Given entries:
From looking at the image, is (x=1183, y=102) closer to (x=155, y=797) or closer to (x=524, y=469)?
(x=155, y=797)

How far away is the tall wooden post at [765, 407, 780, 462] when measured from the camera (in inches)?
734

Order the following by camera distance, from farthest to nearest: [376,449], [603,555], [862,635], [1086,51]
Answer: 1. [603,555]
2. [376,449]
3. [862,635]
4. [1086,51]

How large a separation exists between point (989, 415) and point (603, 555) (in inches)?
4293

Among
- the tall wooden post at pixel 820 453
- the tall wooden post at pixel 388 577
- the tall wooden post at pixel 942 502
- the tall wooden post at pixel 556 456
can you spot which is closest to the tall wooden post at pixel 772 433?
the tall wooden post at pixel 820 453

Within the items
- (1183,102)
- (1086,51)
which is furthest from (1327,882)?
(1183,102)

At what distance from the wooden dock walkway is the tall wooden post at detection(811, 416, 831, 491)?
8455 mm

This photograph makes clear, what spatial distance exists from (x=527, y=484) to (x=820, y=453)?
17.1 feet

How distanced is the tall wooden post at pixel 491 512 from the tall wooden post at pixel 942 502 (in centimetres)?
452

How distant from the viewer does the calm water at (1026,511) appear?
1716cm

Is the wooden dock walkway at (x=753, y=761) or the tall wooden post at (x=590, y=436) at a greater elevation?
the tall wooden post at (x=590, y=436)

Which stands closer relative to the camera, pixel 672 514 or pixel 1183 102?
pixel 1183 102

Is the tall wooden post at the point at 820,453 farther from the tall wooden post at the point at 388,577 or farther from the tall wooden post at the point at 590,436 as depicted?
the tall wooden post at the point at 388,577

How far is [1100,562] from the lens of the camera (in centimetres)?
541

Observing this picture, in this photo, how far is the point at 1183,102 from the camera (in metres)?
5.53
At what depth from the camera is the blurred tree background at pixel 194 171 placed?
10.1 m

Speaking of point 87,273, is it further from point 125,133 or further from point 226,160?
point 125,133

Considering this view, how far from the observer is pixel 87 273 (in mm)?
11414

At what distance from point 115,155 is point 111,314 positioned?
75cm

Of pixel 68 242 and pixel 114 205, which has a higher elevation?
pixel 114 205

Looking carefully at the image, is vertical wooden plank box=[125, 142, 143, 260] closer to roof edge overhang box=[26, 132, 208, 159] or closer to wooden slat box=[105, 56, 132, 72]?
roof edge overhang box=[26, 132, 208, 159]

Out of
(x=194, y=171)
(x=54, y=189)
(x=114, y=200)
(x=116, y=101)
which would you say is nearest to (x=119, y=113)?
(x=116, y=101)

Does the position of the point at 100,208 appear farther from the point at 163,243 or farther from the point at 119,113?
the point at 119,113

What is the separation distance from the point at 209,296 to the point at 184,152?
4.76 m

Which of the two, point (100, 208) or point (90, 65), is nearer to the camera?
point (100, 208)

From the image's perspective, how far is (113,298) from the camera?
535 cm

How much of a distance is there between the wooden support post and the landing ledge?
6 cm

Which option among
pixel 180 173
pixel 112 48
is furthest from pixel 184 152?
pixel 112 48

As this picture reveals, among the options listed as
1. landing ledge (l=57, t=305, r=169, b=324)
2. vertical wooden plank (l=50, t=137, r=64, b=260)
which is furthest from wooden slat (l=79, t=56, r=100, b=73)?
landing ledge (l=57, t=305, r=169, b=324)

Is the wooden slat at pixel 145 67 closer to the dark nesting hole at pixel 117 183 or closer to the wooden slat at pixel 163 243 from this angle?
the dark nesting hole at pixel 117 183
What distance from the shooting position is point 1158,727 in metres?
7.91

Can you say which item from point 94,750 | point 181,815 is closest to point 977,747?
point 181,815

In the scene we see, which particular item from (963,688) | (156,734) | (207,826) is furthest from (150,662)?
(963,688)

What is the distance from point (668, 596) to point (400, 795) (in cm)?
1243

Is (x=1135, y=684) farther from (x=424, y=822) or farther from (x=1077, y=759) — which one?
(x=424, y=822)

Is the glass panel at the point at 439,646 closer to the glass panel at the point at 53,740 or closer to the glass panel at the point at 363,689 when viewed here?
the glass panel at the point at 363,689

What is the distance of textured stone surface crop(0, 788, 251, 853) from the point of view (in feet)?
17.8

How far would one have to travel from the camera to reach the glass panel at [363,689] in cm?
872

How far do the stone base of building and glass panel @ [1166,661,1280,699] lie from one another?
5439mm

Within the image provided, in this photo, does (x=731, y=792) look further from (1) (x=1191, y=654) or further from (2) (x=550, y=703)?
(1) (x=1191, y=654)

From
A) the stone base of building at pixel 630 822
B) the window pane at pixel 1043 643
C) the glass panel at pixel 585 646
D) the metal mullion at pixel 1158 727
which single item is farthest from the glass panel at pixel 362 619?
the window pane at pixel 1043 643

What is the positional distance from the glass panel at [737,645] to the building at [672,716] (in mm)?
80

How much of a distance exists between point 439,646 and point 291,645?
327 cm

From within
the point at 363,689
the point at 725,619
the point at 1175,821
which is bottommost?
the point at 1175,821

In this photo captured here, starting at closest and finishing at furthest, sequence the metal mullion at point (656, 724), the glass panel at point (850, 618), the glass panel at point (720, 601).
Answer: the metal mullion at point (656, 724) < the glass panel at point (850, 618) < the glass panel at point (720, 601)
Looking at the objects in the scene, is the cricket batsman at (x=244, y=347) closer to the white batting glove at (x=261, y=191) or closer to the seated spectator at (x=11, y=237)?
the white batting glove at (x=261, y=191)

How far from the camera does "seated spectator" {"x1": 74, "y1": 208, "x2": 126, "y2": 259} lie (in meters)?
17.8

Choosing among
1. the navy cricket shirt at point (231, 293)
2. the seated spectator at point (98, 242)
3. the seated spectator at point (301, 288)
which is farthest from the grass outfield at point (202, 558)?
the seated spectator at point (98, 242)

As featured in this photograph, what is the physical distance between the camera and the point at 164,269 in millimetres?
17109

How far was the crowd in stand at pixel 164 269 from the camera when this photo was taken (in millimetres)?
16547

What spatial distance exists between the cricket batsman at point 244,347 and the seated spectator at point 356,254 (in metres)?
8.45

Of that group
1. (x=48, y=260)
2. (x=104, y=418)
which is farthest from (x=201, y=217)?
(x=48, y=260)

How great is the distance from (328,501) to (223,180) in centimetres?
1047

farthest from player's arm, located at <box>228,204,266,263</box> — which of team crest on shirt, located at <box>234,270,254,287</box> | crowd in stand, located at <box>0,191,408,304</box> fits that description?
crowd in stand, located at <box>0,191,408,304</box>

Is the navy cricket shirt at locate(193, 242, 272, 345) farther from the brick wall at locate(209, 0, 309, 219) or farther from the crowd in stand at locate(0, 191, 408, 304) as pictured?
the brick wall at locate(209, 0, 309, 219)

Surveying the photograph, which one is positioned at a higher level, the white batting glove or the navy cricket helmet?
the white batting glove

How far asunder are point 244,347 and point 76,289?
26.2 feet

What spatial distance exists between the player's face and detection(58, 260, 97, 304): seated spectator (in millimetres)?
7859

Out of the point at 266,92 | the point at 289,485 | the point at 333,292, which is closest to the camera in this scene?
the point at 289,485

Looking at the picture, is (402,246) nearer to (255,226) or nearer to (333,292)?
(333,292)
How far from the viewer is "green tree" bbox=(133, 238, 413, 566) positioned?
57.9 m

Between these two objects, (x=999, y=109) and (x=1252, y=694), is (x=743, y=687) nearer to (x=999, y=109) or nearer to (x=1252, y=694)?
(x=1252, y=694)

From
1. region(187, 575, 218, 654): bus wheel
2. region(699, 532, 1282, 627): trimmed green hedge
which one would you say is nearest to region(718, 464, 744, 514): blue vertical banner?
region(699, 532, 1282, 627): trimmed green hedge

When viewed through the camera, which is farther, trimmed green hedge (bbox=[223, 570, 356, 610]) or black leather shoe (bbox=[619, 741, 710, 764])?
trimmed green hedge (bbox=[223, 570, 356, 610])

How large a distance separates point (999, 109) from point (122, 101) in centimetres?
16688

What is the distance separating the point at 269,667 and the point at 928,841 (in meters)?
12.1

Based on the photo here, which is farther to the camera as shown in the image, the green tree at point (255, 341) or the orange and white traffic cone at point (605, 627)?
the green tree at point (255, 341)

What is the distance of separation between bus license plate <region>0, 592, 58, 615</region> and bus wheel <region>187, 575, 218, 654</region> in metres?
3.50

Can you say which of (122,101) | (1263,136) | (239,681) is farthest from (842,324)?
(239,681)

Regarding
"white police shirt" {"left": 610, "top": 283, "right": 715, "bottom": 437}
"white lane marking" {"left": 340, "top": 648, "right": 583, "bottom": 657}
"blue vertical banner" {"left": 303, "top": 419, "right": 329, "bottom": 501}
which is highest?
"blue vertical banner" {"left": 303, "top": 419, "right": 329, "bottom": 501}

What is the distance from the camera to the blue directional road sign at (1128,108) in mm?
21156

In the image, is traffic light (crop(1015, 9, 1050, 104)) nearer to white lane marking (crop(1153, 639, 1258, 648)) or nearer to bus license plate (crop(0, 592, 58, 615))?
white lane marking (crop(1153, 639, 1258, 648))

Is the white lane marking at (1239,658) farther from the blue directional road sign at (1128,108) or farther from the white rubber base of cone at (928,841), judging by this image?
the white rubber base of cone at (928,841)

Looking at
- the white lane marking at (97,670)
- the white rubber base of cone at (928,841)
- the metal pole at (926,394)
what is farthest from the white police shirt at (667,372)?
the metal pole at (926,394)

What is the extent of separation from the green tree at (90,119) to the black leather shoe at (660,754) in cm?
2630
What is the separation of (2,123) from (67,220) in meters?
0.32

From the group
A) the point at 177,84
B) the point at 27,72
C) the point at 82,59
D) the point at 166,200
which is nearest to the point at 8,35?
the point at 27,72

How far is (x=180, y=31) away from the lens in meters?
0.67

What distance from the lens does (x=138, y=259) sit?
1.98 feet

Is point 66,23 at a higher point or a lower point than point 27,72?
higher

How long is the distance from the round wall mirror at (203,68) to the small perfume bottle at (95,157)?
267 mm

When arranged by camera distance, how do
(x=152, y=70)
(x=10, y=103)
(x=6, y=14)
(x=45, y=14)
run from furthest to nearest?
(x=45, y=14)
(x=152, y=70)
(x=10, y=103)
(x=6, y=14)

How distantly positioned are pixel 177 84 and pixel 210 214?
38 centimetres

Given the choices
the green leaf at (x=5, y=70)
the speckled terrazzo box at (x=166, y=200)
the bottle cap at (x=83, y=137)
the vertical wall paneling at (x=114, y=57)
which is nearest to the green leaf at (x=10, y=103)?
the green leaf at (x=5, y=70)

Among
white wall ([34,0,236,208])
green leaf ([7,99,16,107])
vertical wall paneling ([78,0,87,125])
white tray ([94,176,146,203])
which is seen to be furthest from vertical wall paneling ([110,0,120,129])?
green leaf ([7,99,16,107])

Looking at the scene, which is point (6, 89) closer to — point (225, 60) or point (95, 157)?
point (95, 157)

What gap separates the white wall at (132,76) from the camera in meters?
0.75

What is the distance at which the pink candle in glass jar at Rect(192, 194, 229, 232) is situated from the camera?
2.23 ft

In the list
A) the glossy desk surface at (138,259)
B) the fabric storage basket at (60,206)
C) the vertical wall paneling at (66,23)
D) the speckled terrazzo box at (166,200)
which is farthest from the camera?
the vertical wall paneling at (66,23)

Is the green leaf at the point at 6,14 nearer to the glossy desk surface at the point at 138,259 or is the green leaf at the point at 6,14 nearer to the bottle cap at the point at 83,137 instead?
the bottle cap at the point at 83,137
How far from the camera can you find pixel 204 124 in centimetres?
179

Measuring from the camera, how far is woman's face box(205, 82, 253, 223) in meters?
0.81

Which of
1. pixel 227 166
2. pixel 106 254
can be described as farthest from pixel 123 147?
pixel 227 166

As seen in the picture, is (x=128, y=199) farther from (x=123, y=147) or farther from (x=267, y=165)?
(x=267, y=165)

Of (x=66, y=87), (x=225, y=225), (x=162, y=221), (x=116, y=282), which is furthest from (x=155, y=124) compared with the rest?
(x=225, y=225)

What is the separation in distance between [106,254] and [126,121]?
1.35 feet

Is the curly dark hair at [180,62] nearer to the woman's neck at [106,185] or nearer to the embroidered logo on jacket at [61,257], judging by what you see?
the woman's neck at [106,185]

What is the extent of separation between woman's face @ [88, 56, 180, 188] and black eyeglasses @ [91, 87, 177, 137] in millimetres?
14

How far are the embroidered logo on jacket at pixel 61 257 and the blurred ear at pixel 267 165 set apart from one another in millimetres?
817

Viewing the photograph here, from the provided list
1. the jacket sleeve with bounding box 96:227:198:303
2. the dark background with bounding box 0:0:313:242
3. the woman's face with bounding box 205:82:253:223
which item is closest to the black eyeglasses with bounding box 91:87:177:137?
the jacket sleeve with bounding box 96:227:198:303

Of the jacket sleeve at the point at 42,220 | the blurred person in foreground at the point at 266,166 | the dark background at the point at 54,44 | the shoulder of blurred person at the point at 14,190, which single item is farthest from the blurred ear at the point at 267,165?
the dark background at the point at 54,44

Set problem: Write out again, unchanged, every line from the line containing "Viewing the photograph" to the final line of the material above.

Answer:
Viewing the photograph here, from the provided list
1. the jacket sleeve with bounding box 96:227:198:303
2. the dark background with bounding box 0:0:313:242
3. the woman's face with bounding box 205:82:253:223
which item is closest to the black eyeglasses with bounding box 91:87:177:137?
the jacket sleeve with bounding box 96:227:198:303

Of the jacket sleeve at the point at 42,220 | the blurred person in foreground at the point at 266,166 | the dark background at the point at 54,44 | the shoulder of blurred person at the point at 14,190, which single item is farthest from the blurred ear at the point at 267,165?
the dark background at the point at 54,44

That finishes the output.